‘Unforgivable Sin’: AT&T Drubbing Shows Dividends Remain Sacred
(Bloomberg) -- For more than a century, telephone stocks have been the bread and butter of investors looking for a safe and reliable stream of income. This week, AT&T Inc. burnt the toast.
The company saw about $16 billion in market value evaporate after signaling it will cut its dividend as part of a deal to combine its media assets with those of Discovery Inc. The episode serves as a stark reminder to corporate America that, despite all the excitement around companies that boast high growth, dividends remain sacred to many investors who depend on the income.
For David Bahnsen, chief investment officer at Newport Beach, California-based Bahnsen Group, a cut in the payout is “the most unforgivable sin.”
“There are a lot of retirees out there that were counting on that dividend,” he said in an interview. “This is the very thing we exist to manage money for -- to avoid these dividend cuts.”
Even amid the tumult unleashed by the Covid-19 crisis last year, big U.S. companies proved less willing to cut back on dividends than they were to slash stock repurchases. Payouts from companies in the S&P 500 Index declined 13% from the first three months of 2020 to the following quarter, according to data compiled by Bloomberg. By contrast, stock repurchases tumbled by more than 50%.
In aggregate, dividends are almost back to where they were before the pandemic. For S&P 500 companies, they totaled $138 billion in the first three months of 2021, just 6% shy of pre-crisis levels. Buybacks, meanwhile, were more than 13% lower than they were in the first three months of 2020.
While companies are likely to earmark more excess cash to share repurchases in coming months, dividend payouts are on pace for a record in 2021, according to Howard Silverblatt, senior index analyst at Standard & Poor’s.
“We see an acceleration on this front as companies become more assured about the economy and their position,” he said.
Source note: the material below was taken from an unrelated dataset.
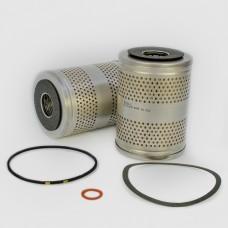 Масляный фильтр P550147 Donaldson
Raising them “is something you only do if you have assurance about your cash-flow situation.”
For companies like AT&T, the ability to steadily raise dividends year after year is not only a sign of confidence in the business but also a means to attract income-oriented investors who will dump the shares at any sign that the expected payout is at risk.
While AT&T hasn’t officially cut its dividend, the company said its payout would be 40% to 43% of free cash flow, which is projected to be around $20 billion in 2022 when the deal is expected to close. That would be about $8.3 billion at the midpoint, compared with $15 billion paid out to shareholders in 2020.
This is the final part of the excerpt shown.